La campagne « consommons algérien », initiée par le ministère du Commerce, a été lancée ce dimanche matin à l’hôtel El-Aurassi en présence de plusieurs ministres. Un grand nombre de producteurs et d’opérateurs économiques algériens ont également été conviés à cette journée d’exposition.

La forte présence de hauts responsables à cette rencontre explique les grands enjeux de cette campagne nationale qui vise « la redynamisation et la promotion de la production nationale à travers l’incitation de tous les agents économiques à consommer algérien », explique à ce propos Amara Benyounès, ministre du Commerce, qui précise qu’«une croissance économique forte et durable ne peut se réaliser qu’en s’appuyant, en premier lieu, sur son propre marché intérieur ». Cette campagne nationale intervient quelques jours après l’examen et l’adoption par le gouvernement de la loi relative au crédit à la consommation. Une loi qui sera mise en application dès sa publication au Journal Officiel.

Cette campagne est considérée comme du «pain béni» pour les producteurs nationaux, qui s’estiment « victimes de clichés qualifiant la production nationale de piètre qualité ». « Nos produits sont reconnus et estimés partout, sauf ici en Algérie. Le regard porté par l’Algérien sur le produit national doit changer. Nos concitoyens doivent savoir que dans notre pays, on fabrique des produits qui peuvent se vendre et concurrencer dans n’importe quel pays au monde. Et à ce propos, nous saluons les initiateurs de cette campagne nationale de sensibilisation », estime un opérateur économique, rencontré en marge de cette exposition.

Ce constat est partagé par un autre producteur de l’agro-alimentaire qui regrette, lui aussi, le fait que « le consommateur algérien préfère les produits importés, même de piètre qualité, au détriment des produits nationaux, qui sont de qualité supérieure et avec un rapport qualité-prix très avantageux. »  « Il est temps que les mentalités changent. Les Algériens doivent faire confiance au produit national », plaide-t-il encore.

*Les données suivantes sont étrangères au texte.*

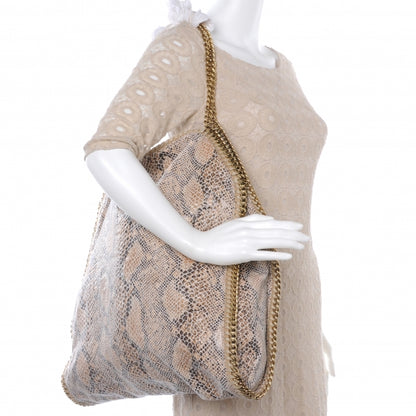 Stella McCartney Faux Python Large Falabella Tote Camel 2 of 6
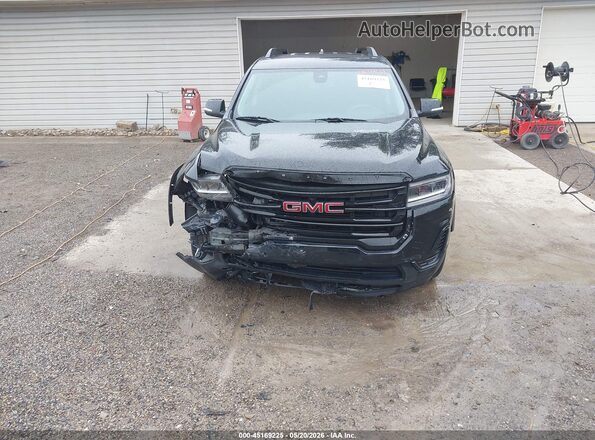 1GKKNRLS7MZ106205 2021 GMC ACADIA Black Widok zestawu wskaźników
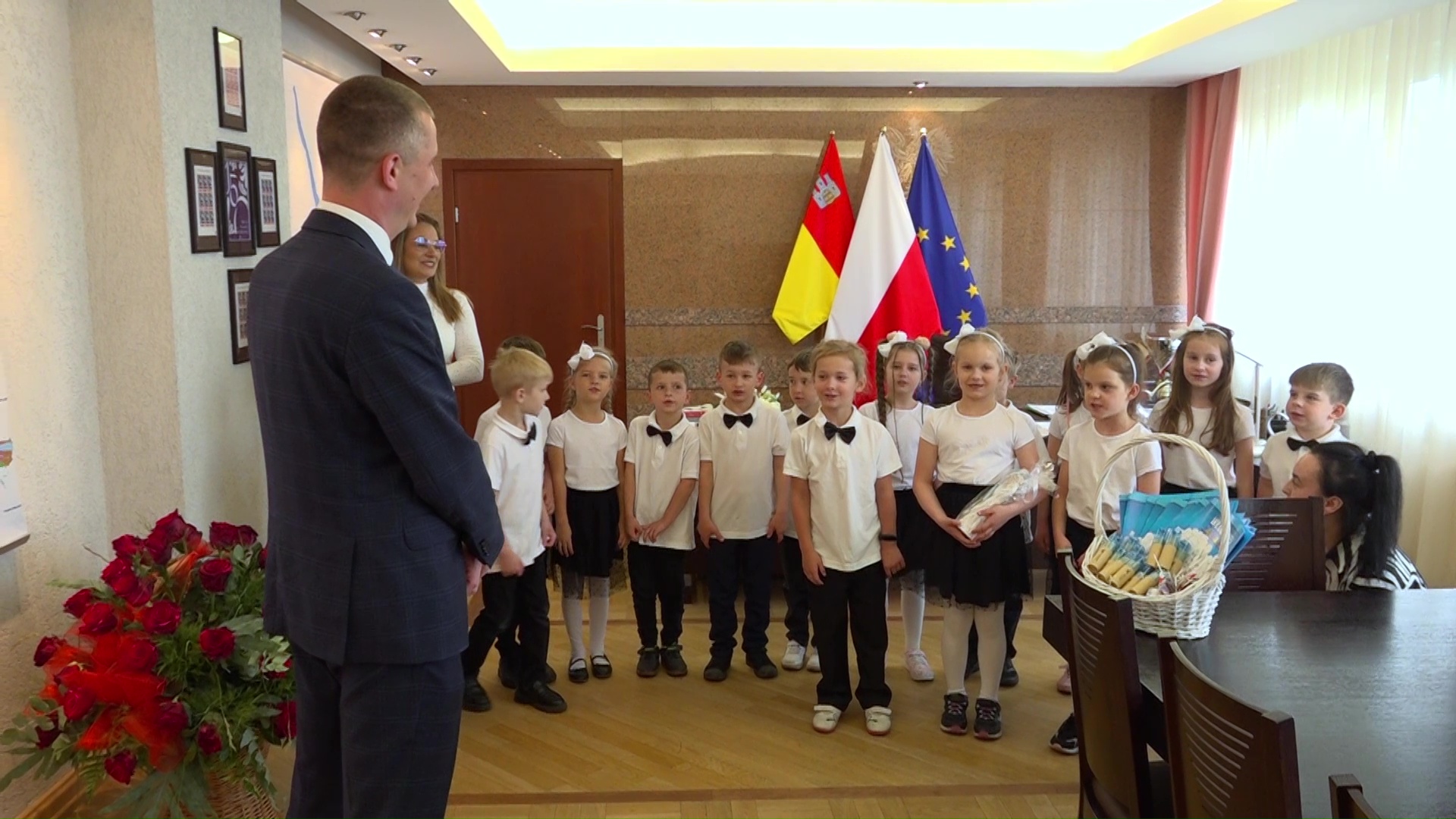 Dzieci przywitały nowego prezydenta!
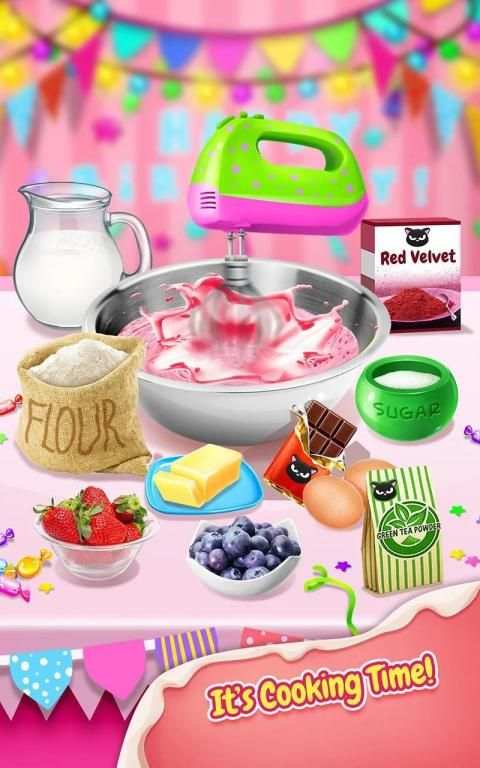 Sweet Birthday Cake Maker स्क्रीनशॉट 1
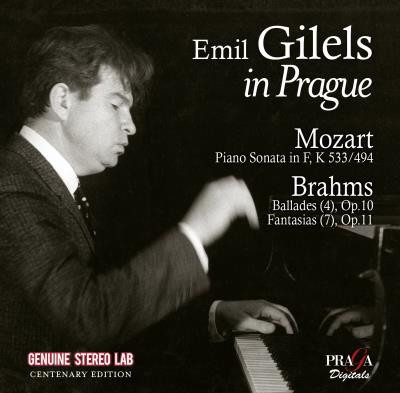 Emil Gilels à Prague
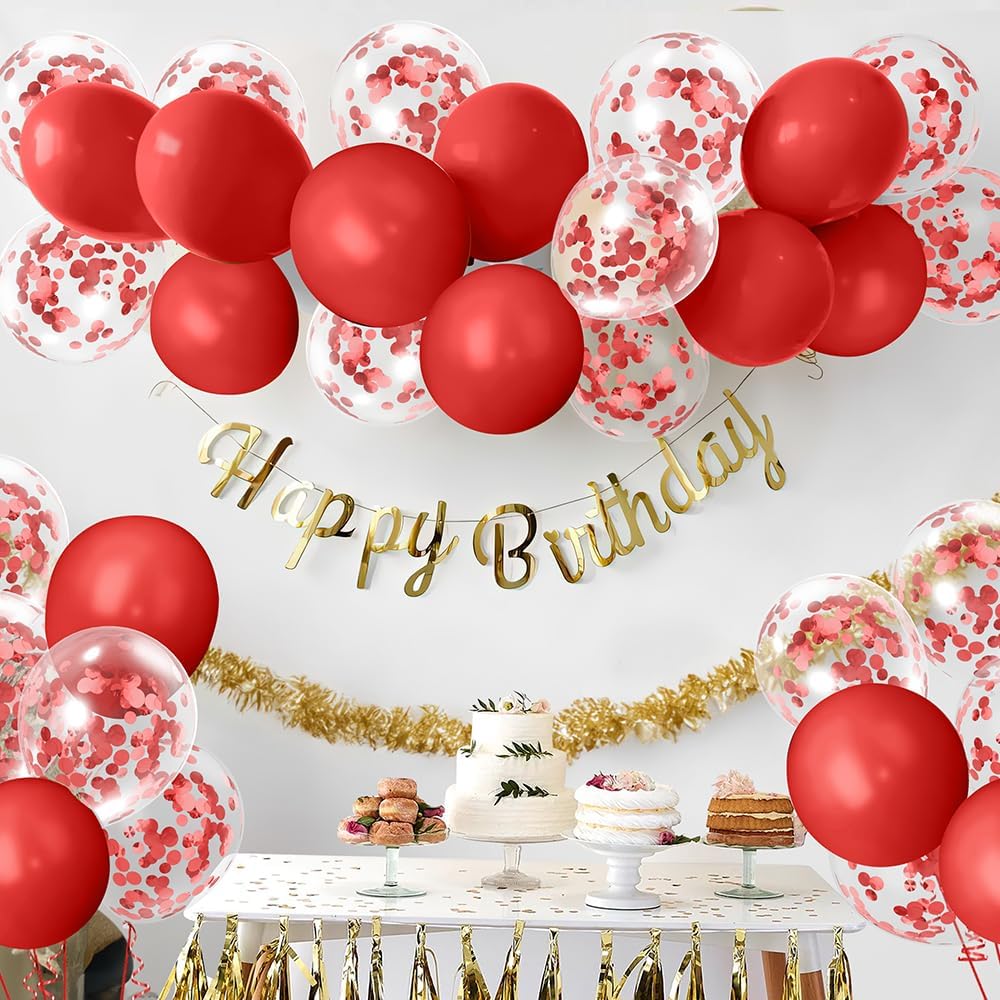 Gold Confetti Balloons, 50 Pcs 12 Inch, Glitter Gold Confetti Party Balloons, Party Decorations, Birthday Wedding Baby Shower Party Balloons Decorations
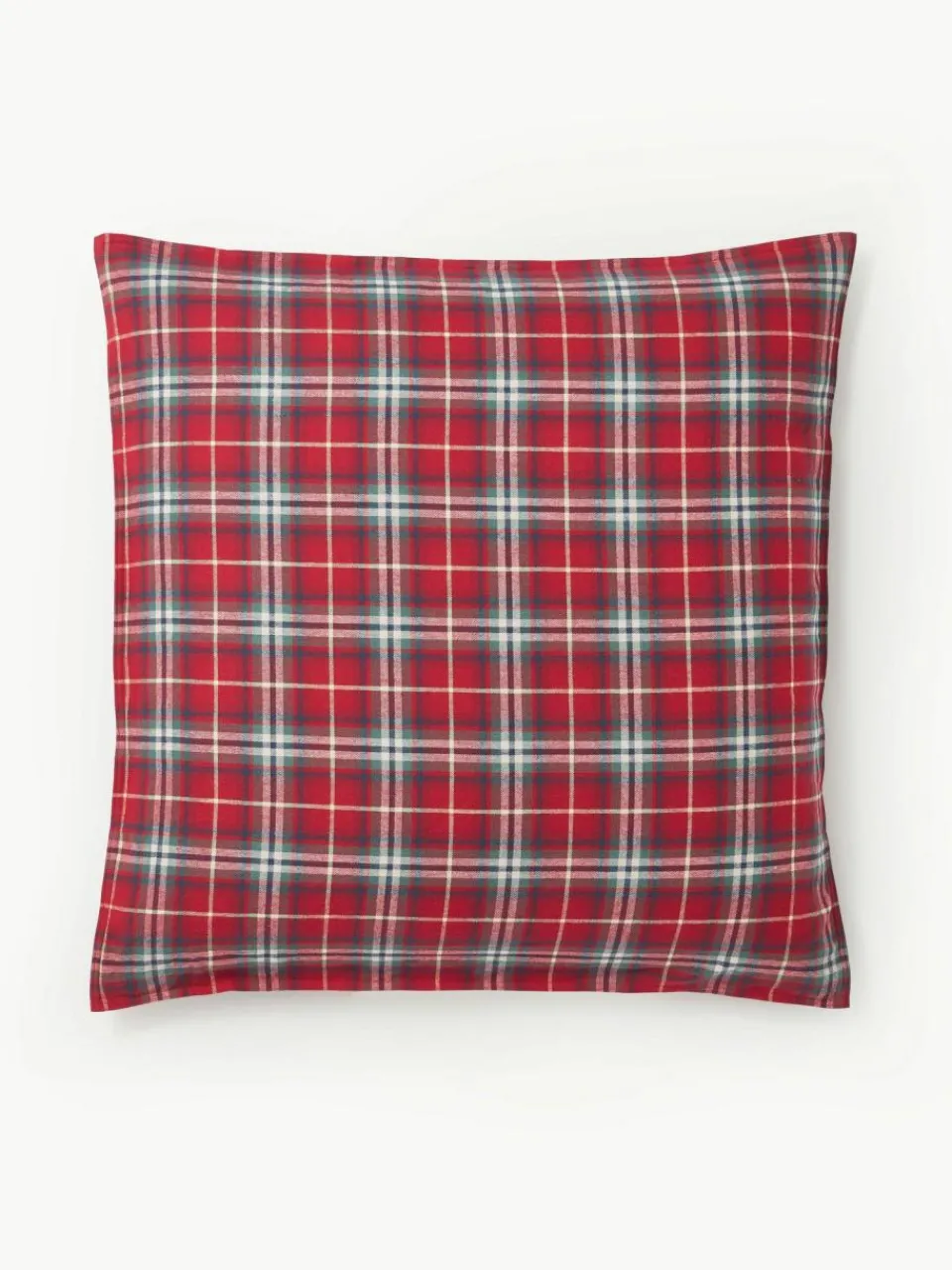 Westwing Collection Karierter Flanell-Kopfkissenbezug Linsay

Le ministre du Commerce, pour sa part, a incité les producteurs nationaux a davantage d’efforts pour améliorer la performance de leurs entreprises. «La mise à niveau de l’appareil national de production, l’amélioration de la qualité des produits et le renforcement des capacités de conservation et de stockage ainsi que le lancement de nouveaux produits, le développement de nouveaux procédés de fabrication, le recours à l’utilisation des techniques de marketing et de publicité sont autant d’éléments à maîtriser pour élever le produit local au niveau des standards internationaux », dit-il

Pour Benyounès, cette dynamique doit être accompagnée par tous les acteurs économiques « pour arriver à la substitution des importations par une offre locale suffisante et de bonne qualité susceptible, non seulement, de répondre aux besoins du marché intérieur mais, également, de dégager des excédents à exporter ».